Other threatened species include the Chilean Seabass (also known as the Patagonian Toothfish) and the Humphead Wrasse of the Indian and Pacific oceans.

Unsustainable Aquaculture:

The growth of aquaculture has come in part as a response to declining wild fish stocks.  One of the most profitable species of farmed fish is the Atlantic Salmon.  Salmon are one of the more popular food fish in North America.  Wild stocks have declined significantly since the 19th century because of overfishing, pollution and habitat alteration.  Salmon farming has emerged as an alternative to the now scarce wild Atlantic Salmon.

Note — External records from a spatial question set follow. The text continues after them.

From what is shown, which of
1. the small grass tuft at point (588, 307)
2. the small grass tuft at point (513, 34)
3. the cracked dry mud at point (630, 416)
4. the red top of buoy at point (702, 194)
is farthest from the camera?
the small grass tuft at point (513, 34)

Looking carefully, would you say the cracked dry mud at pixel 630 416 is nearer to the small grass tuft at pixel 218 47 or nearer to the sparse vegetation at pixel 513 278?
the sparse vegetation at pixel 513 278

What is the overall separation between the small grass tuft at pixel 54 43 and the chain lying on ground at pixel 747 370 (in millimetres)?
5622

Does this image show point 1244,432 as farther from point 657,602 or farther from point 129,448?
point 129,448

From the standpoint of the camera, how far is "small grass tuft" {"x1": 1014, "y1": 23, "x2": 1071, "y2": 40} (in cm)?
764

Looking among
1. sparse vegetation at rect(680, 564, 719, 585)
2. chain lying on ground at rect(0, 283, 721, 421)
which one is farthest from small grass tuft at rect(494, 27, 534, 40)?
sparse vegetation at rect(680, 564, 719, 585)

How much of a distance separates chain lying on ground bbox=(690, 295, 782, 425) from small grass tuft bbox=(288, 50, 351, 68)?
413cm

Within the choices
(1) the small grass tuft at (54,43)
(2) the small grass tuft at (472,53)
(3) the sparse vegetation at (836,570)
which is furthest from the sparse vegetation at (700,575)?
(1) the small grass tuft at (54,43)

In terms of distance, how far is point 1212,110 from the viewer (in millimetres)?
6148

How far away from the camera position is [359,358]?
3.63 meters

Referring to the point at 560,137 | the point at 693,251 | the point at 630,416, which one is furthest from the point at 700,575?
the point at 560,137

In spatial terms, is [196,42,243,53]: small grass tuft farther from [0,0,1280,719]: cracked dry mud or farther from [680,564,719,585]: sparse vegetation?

Salmon farming, however, is controversial.  The fish are typically kept in cages in the ocean.  They are fed with feed made from smaller wild fish.  Critics have also argued that farmed salmon negatively impact nearby wild salmon stocks.  In the 1970s, for example, the microscopic parasitic fluke Gyrodactylus salaris was introduced to Norway wild salmon stocks by farmed salmon from infected hatcheries.  Many of Norway’s wild Atlantic salmon stocks were wiped out by the disease (Selina Stead & Lindsay Laird.  Handbook of Salmon Farming.  New York: Springer-Verlag, p. 348).

The crowded cages that farmed salmon are kept in have provided an ideal breeding ground for various salmon parasites like sea lice.  Unnaturally large sea lice populations can then damage nearby wild salmon populations.

Sustainable Aquaculture:

Some species are better suited to aquaculture than others.  Atlantic salmon, for example, are not very well suited to aquaculture.  This is part of the reason why there have been so many problems with salmon farming.  But the aquaculture industry focuses on fish that have a strong demand.  Salmon farming is a profitable industry because salmon is a popular food fish in the lucrative North American market.

The three species of fish that are best suited to sustainable aquaculture are carp, tilapia and some catfish species.  Carp is one of the fish species that is best-suited to aquaculture.  Unfortunately carp are not popular food fish in North America.  In Western Europe, carp used to be common food fish but they are being replaced by other food fish.  Carp are still widely farmed and eaten in Central Europe, Eastern Europe, Israel, South Asia, Southeast Asia and East Asia.

Tilapia are another species that is well-suited to fish farming.  Tilapia are prolific breeders that thrive in warm waters and are now farmed around the world.  Like tilapia, many freshwater catfish species thrive in warm waters.  In the United States channel catfish are farmed in southern States, where catfish are popular food fish.  In Africa and Asia other catfish species are farmed.

Summary:

With the steady decline of wild fish stocks worldwide, sustainable aquaculture will probably be the main source of fish and marine life protein in future.